### Data lines
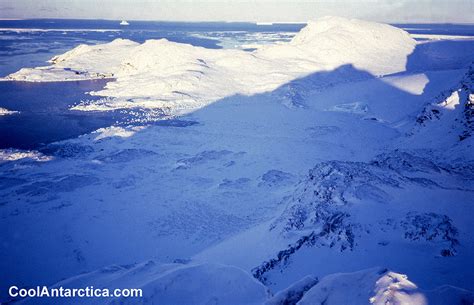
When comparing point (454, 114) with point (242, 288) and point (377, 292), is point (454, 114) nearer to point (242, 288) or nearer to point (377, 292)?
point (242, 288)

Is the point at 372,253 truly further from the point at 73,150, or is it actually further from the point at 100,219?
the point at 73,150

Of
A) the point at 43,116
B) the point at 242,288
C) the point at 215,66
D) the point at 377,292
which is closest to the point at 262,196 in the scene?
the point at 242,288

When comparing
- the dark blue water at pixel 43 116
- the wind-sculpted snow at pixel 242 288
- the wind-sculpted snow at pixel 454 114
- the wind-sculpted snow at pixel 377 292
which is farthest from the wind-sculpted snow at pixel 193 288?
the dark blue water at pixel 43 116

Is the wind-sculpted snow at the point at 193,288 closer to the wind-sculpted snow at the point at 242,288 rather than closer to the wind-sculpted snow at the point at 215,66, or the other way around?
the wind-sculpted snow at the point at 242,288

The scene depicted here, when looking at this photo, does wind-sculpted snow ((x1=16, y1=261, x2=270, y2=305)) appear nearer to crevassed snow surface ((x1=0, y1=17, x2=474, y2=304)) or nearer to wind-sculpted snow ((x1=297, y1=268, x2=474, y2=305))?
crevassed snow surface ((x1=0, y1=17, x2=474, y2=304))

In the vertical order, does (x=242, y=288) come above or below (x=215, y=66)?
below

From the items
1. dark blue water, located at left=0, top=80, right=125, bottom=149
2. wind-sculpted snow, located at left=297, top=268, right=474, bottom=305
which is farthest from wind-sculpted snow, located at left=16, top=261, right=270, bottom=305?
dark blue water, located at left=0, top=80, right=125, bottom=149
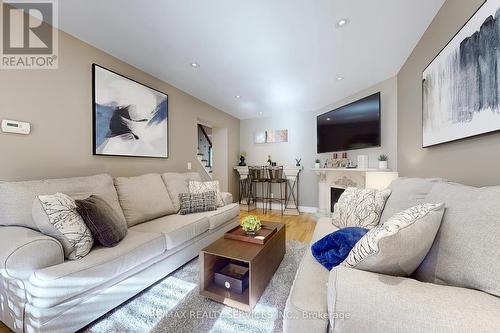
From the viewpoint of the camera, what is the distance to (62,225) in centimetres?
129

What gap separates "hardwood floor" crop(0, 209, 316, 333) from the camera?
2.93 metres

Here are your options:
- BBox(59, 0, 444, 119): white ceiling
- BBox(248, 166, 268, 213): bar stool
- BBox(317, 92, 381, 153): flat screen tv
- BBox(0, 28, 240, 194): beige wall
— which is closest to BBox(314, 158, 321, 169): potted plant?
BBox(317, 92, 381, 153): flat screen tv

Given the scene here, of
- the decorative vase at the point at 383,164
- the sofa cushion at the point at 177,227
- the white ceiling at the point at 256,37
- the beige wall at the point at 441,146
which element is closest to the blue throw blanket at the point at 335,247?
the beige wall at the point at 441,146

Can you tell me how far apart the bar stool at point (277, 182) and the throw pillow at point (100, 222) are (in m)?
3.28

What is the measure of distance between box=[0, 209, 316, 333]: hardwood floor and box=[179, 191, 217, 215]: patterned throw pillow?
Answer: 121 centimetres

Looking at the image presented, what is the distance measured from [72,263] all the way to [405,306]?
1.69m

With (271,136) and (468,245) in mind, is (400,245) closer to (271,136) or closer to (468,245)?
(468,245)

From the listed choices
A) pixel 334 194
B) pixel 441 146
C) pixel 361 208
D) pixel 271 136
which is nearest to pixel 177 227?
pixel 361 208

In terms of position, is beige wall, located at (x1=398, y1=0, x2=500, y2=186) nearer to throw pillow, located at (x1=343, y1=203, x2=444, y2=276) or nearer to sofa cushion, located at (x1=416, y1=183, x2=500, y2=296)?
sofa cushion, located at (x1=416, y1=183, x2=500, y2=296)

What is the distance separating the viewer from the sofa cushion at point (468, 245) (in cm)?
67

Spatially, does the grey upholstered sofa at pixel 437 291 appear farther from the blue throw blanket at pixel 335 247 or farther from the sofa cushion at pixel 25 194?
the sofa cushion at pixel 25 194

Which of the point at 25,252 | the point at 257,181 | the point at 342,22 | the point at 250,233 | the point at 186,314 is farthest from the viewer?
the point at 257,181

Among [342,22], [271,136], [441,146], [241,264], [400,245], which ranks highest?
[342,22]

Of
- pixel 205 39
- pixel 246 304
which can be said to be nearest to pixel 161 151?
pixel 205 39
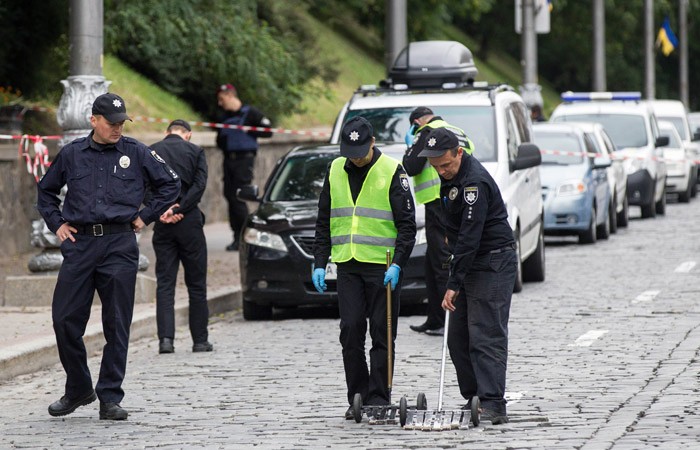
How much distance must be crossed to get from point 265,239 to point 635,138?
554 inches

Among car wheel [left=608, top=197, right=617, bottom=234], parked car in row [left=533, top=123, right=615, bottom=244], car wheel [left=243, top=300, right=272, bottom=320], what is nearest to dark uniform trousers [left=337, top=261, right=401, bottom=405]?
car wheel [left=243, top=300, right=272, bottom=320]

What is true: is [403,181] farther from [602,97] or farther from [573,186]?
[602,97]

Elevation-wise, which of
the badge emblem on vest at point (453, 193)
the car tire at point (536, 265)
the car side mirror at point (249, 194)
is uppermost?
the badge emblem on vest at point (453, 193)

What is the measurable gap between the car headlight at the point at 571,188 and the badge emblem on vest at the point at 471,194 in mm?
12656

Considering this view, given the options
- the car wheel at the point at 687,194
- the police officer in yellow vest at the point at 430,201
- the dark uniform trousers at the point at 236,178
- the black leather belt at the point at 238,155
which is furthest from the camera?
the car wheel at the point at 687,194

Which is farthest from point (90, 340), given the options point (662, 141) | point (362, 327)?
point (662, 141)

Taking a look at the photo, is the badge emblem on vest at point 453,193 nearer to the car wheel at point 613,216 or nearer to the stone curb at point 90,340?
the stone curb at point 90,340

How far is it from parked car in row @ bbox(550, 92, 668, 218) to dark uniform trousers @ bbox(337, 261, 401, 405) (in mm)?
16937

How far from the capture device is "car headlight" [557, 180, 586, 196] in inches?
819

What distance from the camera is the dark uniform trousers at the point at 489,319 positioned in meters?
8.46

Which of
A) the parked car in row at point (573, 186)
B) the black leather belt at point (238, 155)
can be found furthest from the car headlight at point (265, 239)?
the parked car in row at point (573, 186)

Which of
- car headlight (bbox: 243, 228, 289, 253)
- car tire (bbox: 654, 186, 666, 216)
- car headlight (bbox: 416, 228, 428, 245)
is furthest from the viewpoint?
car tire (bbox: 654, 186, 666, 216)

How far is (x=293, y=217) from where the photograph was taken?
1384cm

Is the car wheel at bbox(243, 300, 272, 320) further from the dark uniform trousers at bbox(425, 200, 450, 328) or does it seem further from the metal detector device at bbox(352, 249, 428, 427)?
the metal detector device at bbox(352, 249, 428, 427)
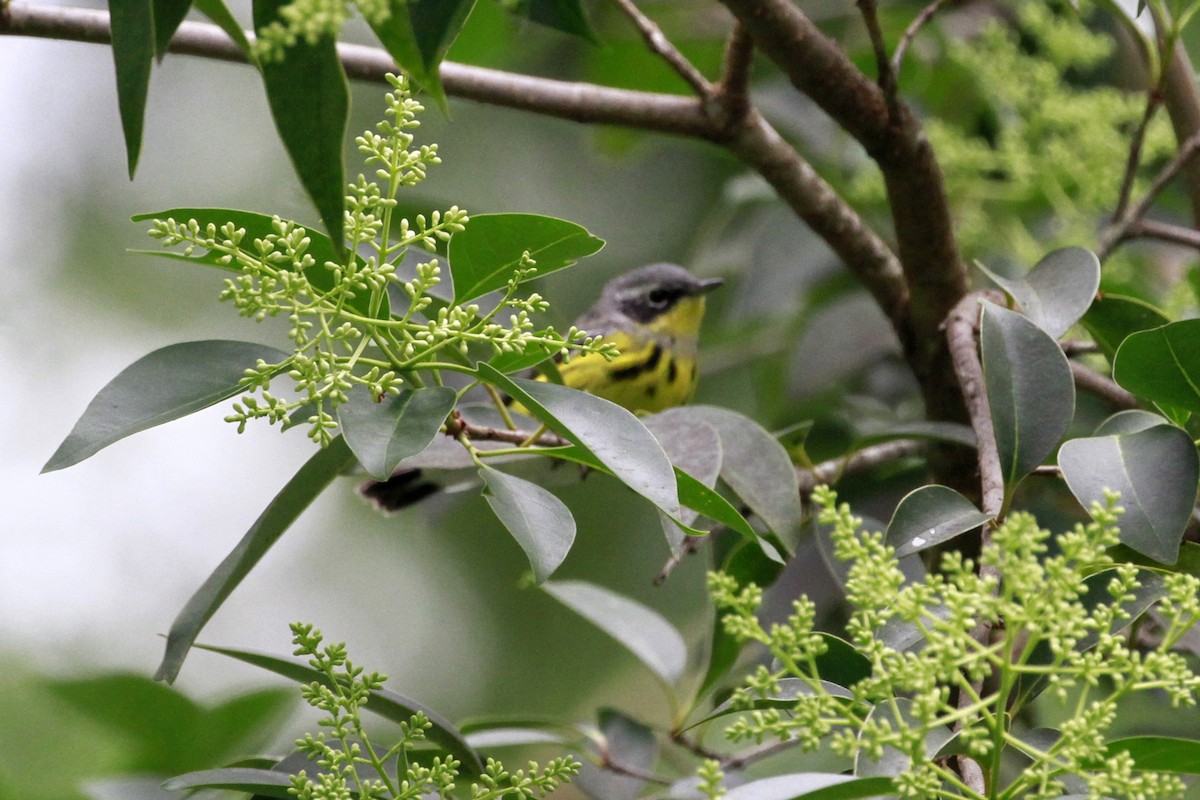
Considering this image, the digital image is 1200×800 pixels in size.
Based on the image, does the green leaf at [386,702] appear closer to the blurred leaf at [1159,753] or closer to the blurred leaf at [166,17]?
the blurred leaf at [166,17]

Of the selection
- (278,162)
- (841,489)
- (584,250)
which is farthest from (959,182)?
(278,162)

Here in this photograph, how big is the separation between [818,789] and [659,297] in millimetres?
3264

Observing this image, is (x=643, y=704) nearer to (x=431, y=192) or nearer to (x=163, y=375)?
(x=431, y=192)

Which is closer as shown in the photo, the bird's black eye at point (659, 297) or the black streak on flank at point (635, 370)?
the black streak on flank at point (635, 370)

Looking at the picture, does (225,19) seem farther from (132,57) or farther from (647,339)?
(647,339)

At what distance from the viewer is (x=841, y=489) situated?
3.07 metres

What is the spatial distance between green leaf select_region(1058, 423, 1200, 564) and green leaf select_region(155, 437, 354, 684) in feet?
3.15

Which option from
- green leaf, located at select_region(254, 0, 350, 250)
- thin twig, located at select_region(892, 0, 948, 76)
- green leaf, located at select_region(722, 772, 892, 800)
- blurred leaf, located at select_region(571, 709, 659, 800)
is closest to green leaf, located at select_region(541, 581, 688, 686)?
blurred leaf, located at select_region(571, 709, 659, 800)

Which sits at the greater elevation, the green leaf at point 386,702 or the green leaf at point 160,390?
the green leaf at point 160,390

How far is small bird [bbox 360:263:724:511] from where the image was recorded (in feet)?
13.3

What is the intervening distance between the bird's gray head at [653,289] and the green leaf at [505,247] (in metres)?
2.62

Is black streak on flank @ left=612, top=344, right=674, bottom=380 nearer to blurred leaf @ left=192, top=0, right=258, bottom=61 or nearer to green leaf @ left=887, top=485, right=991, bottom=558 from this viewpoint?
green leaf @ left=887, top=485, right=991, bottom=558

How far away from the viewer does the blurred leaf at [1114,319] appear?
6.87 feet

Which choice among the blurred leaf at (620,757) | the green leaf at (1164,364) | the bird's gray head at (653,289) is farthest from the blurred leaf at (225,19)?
--
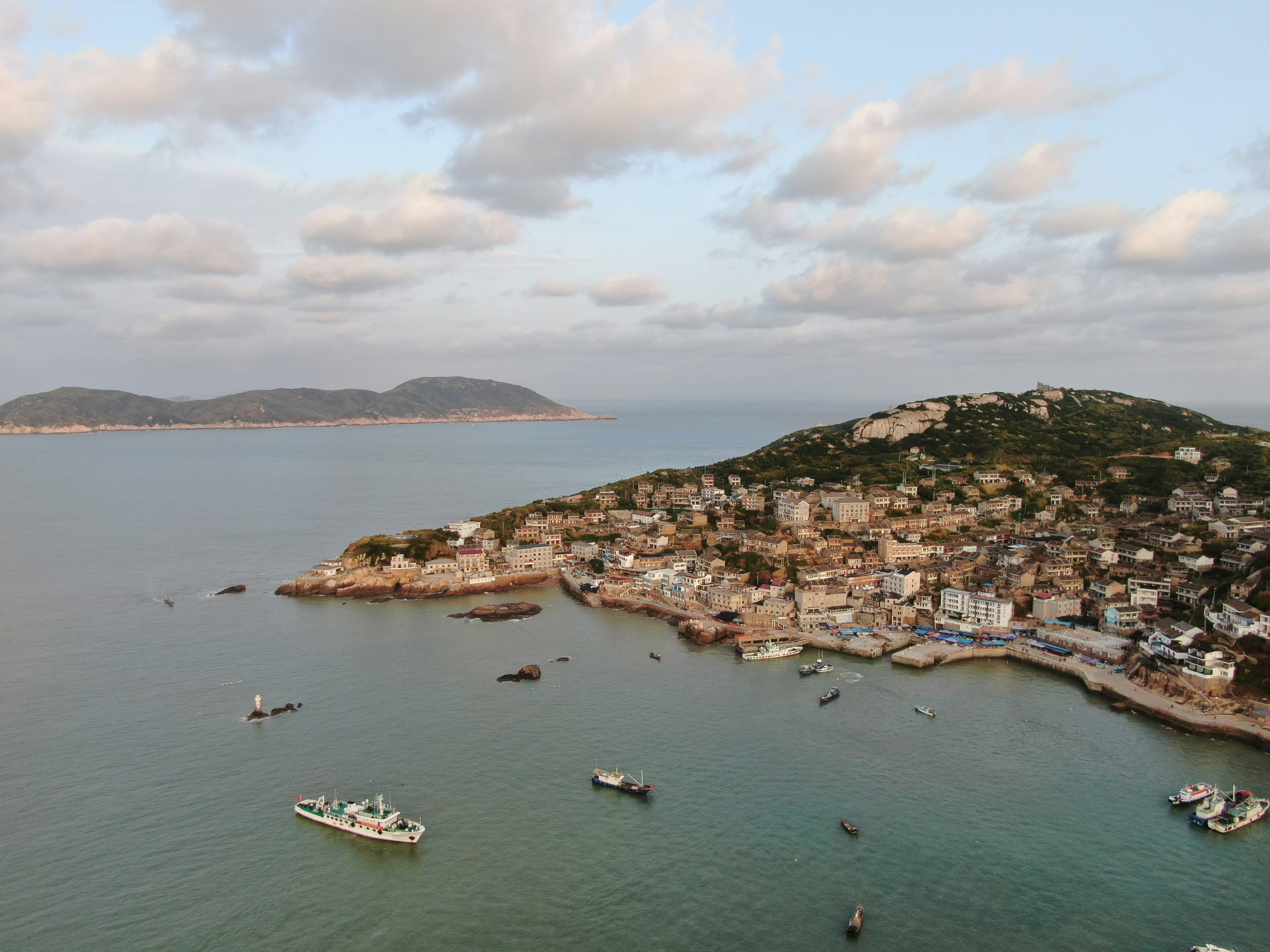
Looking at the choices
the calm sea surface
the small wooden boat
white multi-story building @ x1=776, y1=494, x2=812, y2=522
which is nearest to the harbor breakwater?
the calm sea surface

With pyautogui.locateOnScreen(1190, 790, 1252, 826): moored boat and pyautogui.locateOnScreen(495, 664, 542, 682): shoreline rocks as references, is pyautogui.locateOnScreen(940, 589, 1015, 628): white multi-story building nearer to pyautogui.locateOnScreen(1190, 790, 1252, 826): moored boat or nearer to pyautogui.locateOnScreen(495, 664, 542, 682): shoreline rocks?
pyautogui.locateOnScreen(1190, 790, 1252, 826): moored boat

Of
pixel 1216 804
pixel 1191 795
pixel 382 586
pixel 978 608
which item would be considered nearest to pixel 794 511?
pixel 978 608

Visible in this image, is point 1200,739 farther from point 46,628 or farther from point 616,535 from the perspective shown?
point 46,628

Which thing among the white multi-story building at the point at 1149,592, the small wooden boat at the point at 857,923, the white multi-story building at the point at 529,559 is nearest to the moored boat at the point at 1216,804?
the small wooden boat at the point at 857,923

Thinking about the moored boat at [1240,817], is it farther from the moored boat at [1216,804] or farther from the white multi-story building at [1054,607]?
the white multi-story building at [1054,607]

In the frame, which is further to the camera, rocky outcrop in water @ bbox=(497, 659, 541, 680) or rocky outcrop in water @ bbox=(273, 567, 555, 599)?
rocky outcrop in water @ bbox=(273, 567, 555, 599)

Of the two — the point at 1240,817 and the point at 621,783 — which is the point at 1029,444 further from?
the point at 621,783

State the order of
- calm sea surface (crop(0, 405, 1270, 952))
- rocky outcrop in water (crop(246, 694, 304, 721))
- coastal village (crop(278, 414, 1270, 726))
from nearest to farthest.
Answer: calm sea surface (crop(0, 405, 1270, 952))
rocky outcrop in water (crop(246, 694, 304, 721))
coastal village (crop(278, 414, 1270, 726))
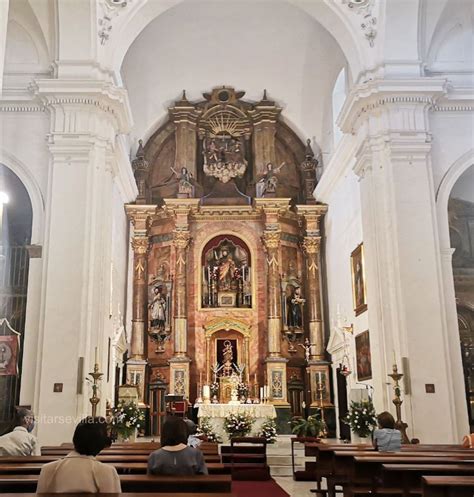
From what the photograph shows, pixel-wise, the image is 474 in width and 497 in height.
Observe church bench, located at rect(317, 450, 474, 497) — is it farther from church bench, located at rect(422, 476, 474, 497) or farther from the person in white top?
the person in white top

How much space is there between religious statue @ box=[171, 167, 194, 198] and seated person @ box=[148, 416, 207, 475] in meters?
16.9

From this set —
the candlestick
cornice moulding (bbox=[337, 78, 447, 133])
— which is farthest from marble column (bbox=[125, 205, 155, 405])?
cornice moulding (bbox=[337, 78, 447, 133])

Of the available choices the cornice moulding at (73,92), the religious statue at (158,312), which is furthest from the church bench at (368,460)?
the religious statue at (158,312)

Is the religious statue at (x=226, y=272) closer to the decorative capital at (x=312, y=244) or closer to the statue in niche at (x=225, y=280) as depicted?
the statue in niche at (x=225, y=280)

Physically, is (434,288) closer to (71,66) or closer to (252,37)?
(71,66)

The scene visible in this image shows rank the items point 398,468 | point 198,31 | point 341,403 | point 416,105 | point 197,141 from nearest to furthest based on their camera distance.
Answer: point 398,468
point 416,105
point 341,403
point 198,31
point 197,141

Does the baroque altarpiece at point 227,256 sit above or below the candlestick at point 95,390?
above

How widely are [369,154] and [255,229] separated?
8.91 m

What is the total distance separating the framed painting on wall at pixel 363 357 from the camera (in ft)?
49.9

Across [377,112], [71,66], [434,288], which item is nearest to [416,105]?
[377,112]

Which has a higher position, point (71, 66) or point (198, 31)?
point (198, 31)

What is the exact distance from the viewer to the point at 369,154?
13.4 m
--
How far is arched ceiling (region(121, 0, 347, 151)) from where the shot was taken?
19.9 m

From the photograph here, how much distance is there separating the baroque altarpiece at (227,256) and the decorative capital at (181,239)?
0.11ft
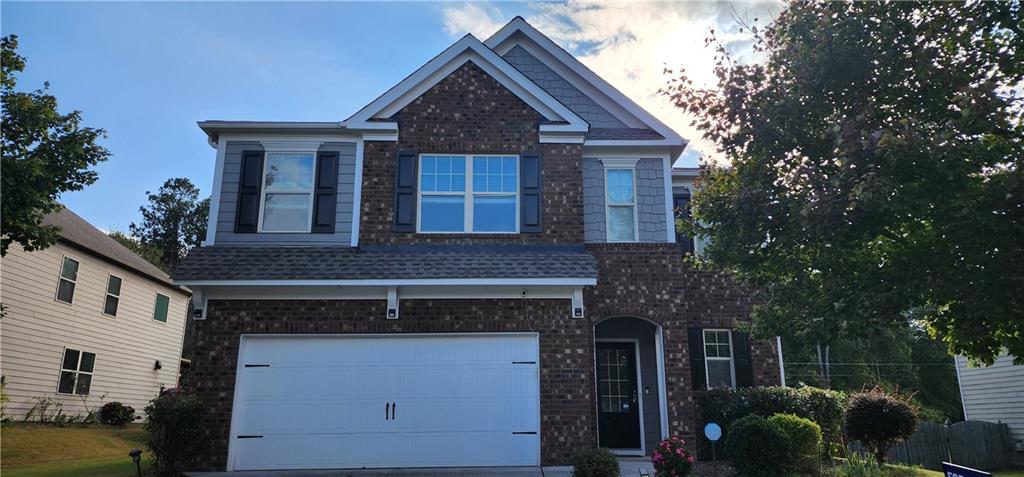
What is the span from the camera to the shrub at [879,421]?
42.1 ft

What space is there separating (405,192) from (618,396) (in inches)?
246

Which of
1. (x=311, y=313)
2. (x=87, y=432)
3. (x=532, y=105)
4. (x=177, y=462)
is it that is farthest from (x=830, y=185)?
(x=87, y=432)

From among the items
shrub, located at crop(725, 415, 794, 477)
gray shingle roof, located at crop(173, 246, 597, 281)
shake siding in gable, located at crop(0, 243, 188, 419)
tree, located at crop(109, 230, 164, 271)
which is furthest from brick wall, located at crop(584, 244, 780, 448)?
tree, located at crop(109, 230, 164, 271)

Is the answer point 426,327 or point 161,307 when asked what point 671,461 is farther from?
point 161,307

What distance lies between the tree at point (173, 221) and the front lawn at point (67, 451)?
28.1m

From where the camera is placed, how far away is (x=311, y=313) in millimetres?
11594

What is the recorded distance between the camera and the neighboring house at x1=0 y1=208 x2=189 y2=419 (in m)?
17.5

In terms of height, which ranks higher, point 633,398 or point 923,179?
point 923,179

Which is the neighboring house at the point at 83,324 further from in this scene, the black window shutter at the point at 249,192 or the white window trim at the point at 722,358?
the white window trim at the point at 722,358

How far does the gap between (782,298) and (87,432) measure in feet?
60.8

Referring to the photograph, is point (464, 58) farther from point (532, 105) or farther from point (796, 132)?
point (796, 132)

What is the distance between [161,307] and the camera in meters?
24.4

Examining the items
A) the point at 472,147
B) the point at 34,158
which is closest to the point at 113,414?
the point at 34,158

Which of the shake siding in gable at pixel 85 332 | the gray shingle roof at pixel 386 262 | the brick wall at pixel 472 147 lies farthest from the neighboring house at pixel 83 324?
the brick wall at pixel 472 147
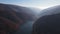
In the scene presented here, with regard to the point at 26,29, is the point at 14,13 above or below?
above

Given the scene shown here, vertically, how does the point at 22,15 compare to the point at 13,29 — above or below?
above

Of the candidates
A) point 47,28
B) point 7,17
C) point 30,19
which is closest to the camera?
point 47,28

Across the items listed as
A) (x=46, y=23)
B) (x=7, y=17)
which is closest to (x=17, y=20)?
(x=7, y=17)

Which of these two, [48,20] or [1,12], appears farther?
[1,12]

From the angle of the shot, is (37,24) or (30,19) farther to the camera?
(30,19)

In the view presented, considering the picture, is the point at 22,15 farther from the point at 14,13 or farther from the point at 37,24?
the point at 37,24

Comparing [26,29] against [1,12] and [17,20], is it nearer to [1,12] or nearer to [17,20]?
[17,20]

### Task prompt
Update the listing from the line with "From the items" up to and including the line with "2. wind-sculpted snow, located" by changing "wind-sculpted snow" to "drifted snow". Give back only those lines, with nothing else altered.

### Full solution
From the items
1. dark blue water, located at left=0, top=80, right=125, bottom=149
2. drifted snow, located at left=297, top=268, right=474, bottom=305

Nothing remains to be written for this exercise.